____ Input rows
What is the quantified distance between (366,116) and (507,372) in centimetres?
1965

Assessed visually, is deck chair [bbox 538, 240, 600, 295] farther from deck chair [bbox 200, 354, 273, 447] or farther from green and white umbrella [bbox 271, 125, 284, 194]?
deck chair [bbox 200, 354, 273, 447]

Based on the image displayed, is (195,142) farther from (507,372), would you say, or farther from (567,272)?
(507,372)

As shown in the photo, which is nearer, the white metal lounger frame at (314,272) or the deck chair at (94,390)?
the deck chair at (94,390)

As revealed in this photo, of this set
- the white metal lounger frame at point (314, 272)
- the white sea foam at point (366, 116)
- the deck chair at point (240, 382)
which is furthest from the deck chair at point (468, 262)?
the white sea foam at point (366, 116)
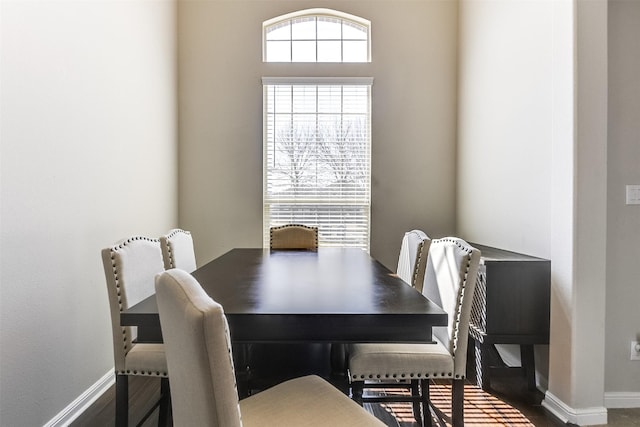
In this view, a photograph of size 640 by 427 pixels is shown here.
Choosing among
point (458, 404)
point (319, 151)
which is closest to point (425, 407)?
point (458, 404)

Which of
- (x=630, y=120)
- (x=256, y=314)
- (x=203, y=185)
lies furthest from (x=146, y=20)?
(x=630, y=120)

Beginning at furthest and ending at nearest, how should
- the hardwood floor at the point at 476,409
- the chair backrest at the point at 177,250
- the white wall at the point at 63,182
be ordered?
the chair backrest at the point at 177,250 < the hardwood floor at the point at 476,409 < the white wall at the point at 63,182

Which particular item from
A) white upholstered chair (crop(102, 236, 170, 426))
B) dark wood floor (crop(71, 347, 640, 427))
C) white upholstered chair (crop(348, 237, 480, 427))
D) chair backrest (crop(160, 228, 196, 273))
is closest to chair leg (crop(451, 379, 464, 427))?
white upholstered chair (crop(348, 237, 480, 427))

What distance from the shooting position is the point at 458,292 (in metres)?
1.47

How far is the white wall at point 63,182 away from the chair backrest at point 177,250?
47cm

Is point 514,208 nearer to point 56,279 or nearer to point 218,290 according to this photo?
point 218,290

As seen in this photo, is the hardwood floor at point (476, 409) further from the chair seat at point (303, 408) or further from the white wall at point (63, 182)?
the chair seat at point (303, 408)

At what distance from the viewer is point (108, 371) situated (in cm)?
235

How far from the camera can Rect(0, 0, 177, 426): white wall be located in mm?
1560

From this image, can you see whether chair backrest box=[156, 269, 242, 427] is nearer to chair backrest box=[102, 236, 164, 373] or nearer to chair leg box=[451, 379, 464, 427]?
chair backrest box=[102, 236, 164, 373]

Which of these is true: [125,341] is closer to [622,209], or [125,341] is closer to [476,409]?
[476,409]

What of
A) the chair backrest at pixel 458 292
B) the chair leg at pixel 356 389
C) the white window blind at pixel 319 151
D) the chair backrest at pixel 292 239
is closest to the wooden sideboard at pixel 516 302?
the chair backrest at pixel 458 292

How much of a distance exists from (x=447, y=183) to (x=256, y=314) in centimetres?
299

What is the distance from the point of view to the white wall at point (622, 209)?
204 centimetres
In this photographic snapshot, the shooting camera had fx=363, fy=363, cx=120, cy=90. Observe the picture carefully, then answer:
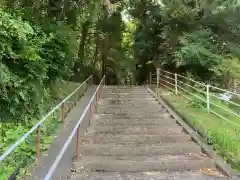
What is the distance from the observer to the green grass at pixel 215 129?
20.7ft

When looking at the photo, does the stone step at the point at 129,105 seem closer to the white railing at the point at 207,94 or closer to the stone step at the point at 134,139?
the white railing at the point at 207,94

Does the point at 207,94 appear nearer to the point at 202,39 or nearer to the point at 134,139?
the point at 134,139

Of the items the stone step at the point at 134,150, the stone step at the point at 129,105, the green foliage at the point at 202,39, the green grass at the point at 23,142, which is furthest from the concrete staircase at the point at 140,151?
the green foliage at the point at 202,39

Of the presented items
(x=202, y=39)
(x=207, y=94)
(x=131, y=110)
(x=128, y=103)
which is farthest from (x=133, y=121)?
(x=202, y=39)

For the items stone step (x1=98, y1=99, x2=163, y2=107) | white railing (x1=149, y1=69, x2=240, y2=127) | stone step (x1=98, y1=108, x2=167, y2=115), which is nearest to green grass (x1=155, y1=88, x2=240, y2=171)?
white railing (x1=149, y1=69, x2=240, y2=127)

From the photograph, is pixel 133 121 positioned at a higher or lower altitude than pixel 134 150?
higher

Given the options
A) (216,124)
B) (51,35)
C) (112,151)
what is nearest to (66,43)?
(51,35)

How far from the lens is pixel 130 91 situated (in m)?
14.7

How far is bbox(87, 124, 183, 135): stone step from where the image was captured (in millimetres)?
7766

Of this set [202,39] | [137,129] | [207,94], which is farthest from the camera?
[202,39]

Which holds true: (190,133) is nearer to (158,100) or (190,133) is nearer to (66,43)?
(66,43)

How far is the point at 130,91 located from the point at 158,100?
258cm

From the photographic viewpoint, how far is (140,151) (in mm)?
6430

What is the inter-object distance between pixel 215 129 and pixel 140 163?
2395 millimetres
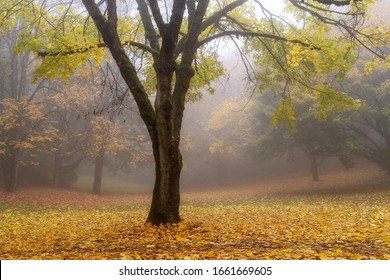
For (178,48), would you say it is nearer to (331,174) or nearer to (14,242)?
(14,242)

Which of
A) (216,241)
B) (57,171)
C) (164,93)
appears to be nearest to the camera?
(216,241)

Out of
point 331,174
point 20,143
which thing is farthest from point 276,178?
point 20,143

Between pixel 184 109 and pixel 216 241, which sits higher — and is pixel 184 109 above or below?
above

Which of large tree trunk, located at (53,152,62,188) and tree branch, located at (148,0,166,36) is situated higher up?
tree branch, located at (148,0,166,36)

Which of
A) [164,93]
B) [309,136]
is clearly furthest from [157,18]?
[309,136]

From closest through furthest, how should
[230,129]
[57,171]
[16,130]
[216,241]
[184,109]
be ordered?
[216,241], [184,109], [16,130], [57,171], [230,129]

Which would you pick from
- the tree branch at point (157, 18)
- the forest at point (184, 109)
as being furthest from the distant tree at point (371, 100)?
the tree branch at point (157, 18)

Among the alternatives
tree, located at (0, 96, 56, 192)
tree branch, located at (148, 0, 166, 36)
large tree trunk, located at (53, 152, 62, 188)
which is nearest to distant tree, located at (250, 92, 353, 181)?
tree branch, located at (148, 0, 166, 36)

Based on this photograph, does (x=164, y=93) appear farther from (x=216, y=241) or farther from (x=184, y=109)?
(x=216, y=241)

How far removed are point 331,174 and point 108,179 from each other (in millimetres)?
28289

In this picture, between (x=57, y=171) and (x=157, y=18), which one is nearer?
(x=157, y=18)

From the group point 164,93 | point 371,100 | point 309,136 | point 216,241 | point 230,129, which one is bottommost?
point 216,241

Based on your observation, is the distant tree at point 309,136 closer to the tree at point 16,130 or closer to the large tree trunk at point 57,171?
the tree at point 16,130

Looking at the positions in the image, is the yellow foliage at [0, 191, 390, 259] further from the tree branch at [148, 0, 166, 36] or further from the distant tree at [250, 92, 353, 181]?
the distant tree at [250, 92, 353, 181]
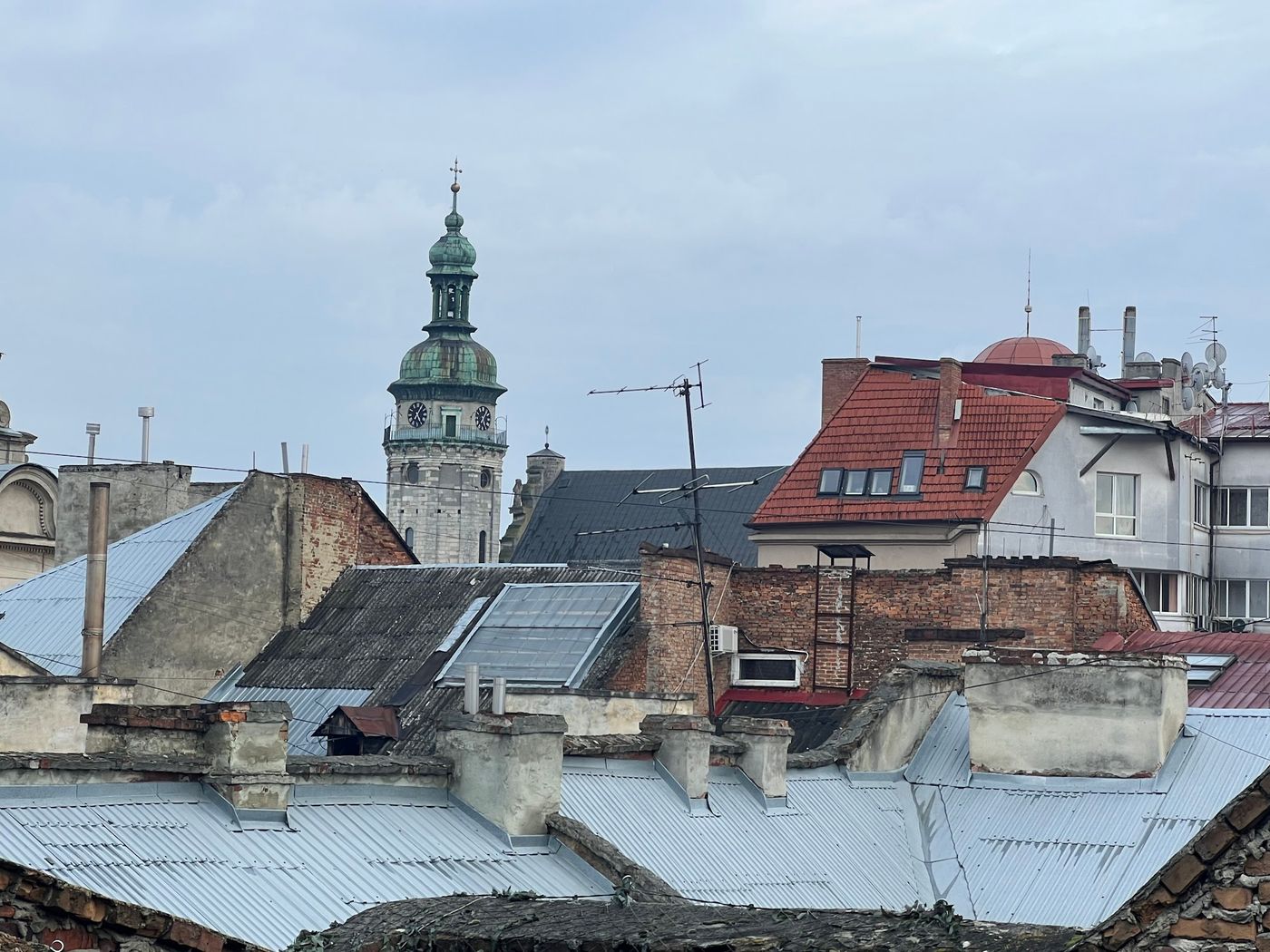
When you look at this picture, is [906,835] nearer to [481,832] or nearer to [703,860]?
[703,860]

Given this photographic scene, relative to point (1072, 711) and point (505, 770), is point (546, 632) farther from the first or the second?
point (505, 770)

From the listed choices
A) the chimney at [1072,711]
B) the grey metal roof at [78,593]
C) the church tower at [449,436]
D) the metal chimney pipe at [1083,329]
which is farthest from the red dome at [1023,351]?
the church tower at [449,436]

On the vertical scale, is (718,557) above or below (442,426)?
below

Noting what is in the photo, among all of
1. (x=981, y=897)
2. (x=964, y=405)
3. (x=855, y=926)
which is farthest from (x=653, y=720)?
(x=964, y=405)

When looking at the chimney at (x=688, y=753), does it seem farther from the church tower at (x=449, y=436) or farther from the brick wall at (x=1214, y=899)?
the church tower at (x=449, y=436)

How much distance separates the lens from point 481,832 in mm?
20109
________
____ Input rows
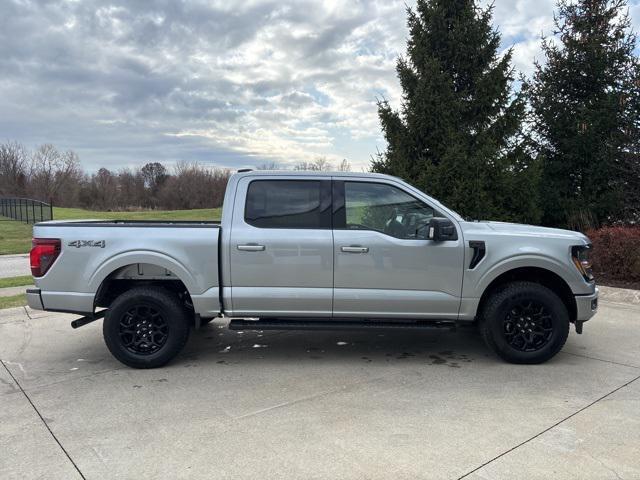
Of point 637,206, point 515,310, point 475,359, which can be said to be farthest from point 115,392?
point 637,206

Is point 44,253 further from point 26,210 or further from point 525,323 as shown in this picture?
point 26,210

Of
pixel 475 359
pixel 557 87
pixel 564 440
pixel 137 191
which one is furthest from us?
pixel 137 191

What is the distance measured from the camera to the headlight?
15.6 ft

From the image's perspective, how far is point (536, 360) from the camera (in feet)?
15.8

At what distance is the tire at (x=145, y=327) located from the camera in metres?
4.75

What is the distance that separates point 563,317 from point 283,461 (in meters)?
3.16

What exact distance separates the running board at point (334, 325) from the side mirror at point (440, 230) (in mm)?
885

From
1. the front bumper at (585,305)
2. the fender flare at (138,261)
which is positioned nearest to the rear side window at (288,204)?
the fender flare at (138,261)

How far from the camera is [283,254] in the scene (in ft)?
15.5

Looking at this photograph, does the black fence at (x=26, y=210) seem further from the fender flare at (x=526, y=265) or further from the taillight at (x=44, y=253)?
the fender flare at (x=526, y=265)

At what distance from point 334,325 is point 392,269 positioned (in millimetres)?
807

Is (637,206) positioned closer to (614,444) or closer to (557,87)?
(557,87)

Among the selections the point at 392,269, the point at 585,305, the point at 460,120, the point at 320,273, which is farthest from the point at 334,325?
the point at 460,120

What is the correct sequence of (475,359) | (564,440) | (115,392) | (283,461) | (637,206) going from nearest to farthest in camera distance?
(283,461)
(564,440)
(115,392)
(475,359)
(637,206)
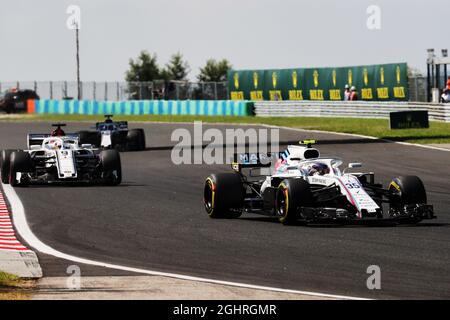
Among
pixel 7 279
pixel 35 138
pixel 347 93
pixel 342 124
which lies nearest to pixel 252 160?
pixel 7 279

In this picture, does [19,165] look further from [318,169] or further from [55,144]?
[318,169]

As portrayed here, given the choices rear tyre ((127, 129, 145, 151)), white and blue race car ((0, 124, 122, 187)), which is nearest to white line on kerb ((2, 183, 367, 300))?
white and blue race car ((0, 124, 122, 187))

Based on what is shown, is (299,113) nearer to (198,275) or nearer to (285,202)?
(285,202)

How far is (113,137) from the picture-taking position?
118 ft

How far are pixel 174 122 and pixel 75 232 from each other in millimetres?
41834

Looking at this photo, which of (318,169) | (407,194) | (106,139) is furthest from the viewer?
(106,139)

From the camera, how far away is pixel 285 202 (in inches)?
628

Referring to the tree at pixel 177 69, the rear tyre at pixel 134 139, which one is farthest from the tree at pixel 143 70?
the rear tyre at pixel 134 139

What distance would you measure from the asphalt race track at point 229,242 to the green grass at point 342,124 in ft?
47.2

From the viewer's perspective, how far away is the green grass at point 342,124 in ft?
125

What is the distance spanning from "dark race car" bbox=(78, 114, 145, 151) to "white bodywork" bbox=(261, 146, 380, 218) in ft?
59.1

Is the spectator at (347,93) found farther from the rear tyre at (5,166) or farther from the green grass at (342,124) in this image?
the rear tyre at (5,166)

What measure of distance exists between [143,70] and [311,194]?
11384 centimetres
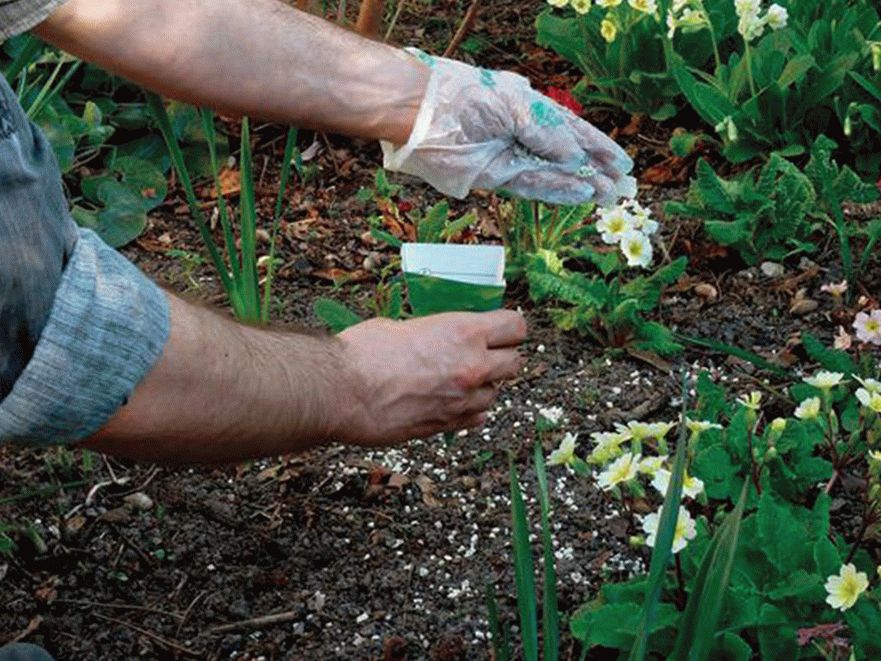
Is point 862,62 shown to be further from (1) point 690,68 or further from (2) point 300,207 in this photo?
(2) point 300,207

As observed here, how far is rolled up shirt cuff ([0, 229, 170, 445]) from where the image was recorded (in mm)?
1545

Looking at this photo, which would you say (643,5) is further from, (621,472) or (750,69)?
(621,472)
________
____ Input rows
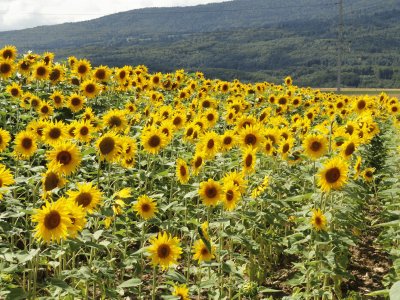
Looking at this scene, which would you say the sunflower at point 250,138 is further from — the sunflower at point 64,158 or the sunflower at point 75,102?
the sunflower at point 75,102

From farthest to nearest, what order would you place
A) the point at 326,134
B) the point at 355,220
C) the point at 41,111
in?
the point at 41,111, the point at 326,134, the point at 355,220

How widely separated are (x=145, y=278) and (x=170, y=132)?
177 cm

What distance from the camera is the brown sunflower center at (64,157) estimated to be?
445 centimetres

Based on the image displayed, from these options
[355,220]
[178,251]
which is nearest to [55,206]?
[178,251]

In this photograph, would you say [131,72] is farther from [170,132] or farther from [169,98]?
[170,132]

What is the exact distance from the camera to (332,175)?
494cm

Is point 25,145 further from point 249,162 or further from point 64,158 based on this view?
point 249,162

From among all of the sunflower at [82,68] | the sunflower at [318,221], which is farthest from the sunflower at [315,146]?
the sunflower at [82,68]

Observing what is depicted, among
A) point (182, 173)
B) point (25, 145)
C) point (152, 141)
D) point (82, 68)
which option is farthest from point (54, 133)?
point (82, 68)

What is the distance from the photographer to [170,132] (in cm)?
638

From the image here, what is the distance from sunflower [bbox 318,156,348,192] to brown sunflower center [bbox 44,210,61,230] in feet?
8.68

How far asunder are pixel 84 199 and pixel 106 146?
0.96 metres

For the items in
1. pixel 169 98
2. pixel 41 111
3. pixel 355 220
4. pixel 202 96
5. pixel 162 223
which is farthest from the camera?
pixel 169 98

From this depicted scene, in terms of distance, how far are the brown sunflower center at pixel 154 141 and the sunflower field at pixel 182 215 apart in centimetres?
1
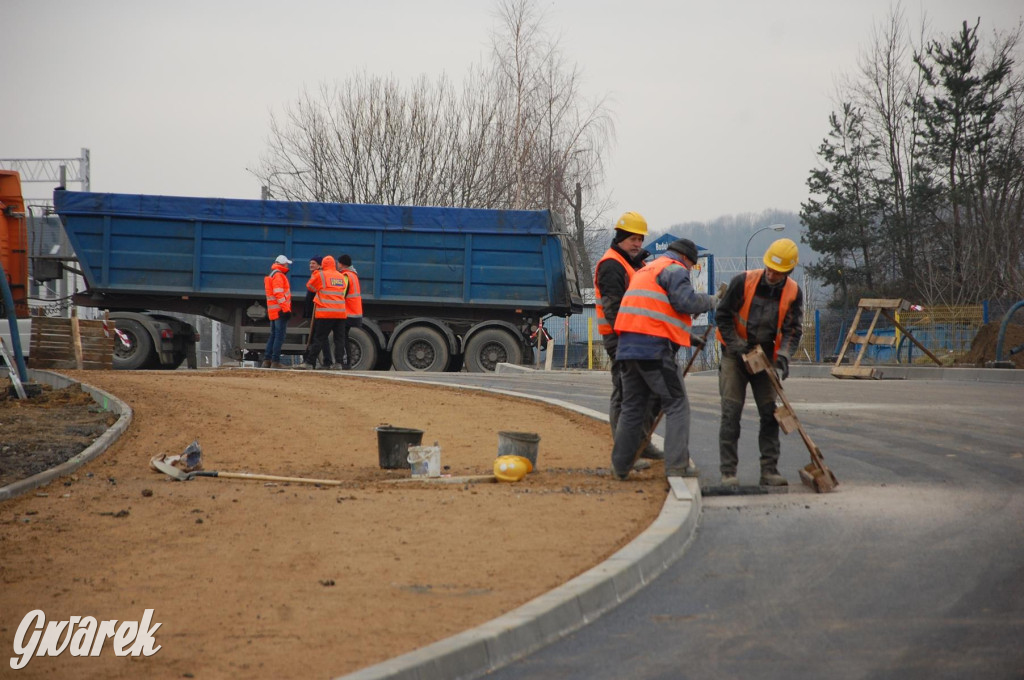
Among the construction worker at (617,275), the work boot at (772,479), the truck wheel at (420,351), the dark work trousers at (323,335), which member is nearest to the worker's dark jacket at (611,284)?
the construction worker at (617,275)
________
Written exercise → Rewrite the entries from the line containing "Assessed visually, is" through the line containing "the chair backrest at the point at 177,250 <", changing "lounger frame" to "recliner frame" and leaving everything else the same. Omit the pictures from your answer.

Solved problem →
Assessed visually, is deck chair [bbox 538, 240, 600, 295] farther from deck chair [bbox 200, 354, 273, 447] or farther from green and white umbrella [bbox 271, 125, 284, 194]?
deck chair [bbox 200, 354, 273, 447]

Based on the image displayed, is (195,142) farther from (507,372), would you say, or farther from (567,272)?
(507,372)

As shown in the photo, which is nearer, the white metal recliner frame at (314,272) or the deck chair at (94,390)?
the deck chair at (94,390)

As revealed in this photo, of this set
- the white metal recliner frame at point (314, 272)
- the white sea foam at point (366, 116)
- the deck chair at point (240, 382)
which is furthest from the deck chair at point (468, 262)?
the white sea foam at point (366, 116)
In this view, a photograph of size 640 by 427 pixels is shown here.
Choosing among
point (458, 404)
point (319, 151)
which is closest to point (425, 407)?
point (458, 404)

Which of
- (x=630, y=120)
- (x=256, y=314)
- (x=203, y=185)
lies furthest from (x=146, y=20)?
(x=630, y=120)

Beginning at furthest and ending at nearest, how should
- the hardwood floor at the point at 476,409
- the chair backrest at the point at 177,250
- the white wall at the point at 63,182
be ordered?
the chair backrest at the point at 177,250 < the hardwood floor at the point at 476,409 < the white wall at the point at 63,182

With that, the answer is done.